(SOURCE TEXT Opens)

Steel structures have long been a popular choice for symmetrical industrial buildings due to their durability, strength, and cost-effectiveness. Such structures allow for the efficient use of open space, which is required by most industrial buildings, making steel ideal for use in the construction of warehouses, factories, and other industrial facilities [1,2]. In addition, steel structures can easily be customized and adapted to meet the specific needs of a project, allowing for efficient construction and flexibility in terms of design. With advancements in technology and construction techniques, steel structures continue to be a reliable and versatile option for industrial buildings [1]. Steel structures also offer sustainability benefits, as they are often made from recycled materials and can be recycled at the end of their lifespan. This makes them a more environmentally friendly option compared to traditional building materials. Additionally, steel structures can be erected quickly, reducing construction time and costs [3]. Overall, the versatility, durability, and sustainability of steel structures mean that they are a top choice for industrial buildings in today’s market.

Many researchers have applied the neural network approach in various fields of engineering prediction and optimization. However, research on the use of neural networks to predict the weight of steel in the construction world is still very limited.

In this study, we developed an ANN model to predict the weight of steel in industrial building projects at the conceptual stage, depending on historical data, of projects implemented in Indonesia between 2010 and 2024 to help users predict the weight of steel at the early stage of the construction of industrial buildings with a high level of accuracy.

The choice of an artificial neural network (ANN) utilizing a multilayer perceptron (MLP) architecture was driven by its established capability to represent intricate, nonlinear correlations among design parameters. Unlike dimensionality reduction methods such as principal component analysis (PCA) or t-distributed stochastic neighbor embedding (t-SNE), which focus on feature extraction or visualization, an artificial neural network (ANN) offers a direct predictive mapping from input to output. While PCA can reduce input dimensionality, our dataset consists of only seven important characteristics, making dimensionality reduction unnecessary. Furthermore, an artificial neural network can intrinsically obtain relevant feature combinations through its hidden layers. Future research may involve integrating PCA or t-SNE with an ANN as a preprocessing technique to improve training efficiency, especially with the availability of larger datasets containing additional parameters.

(SOURCE TEXT Closes)
(DATA SHOWN Opens)

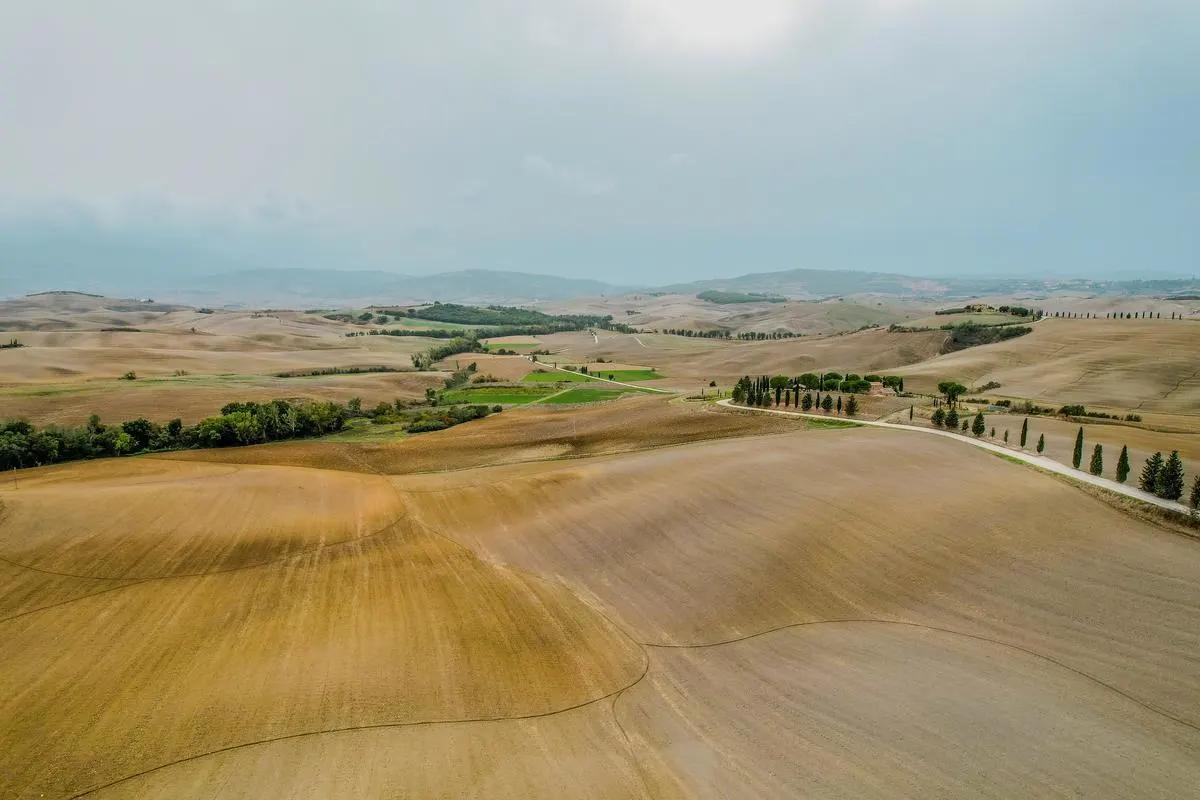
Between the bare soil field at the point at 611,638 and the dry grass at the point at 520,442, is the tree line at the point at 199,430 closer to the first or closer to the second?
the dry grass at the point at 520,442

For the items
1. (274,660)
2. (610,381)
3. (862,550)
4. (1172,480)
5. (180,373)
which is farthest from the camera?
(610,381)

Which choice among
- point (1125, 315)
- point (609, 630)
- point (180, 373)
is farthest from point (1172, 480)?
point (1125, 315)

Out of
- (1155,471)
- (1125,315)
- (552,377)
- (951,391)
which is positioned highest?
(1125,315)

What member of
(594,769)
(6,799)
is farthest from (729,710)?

(DATA SHOWN Closes)

## TASK LIST:
1 > List every abbreviation that the passage on predicting steel weight spells out, giving each one with its full form.
2 > Copy out the passage on predicting steel weight from "Many researchers have" to "still very limited." word for word.

## RESPONSES TO THE TASKS:
1 >
ANN: artificial neural network
MLP: multilayer perceptron
PCA: principal component analysis
t-SNE: t-distributed stochastic neighbor embedding

2 >
Many researchers have applied the neural network approach in various fields of engineering prediction and optimization. However, research on the use of neural networks to predict the weight of steel in the construction world is still very limited.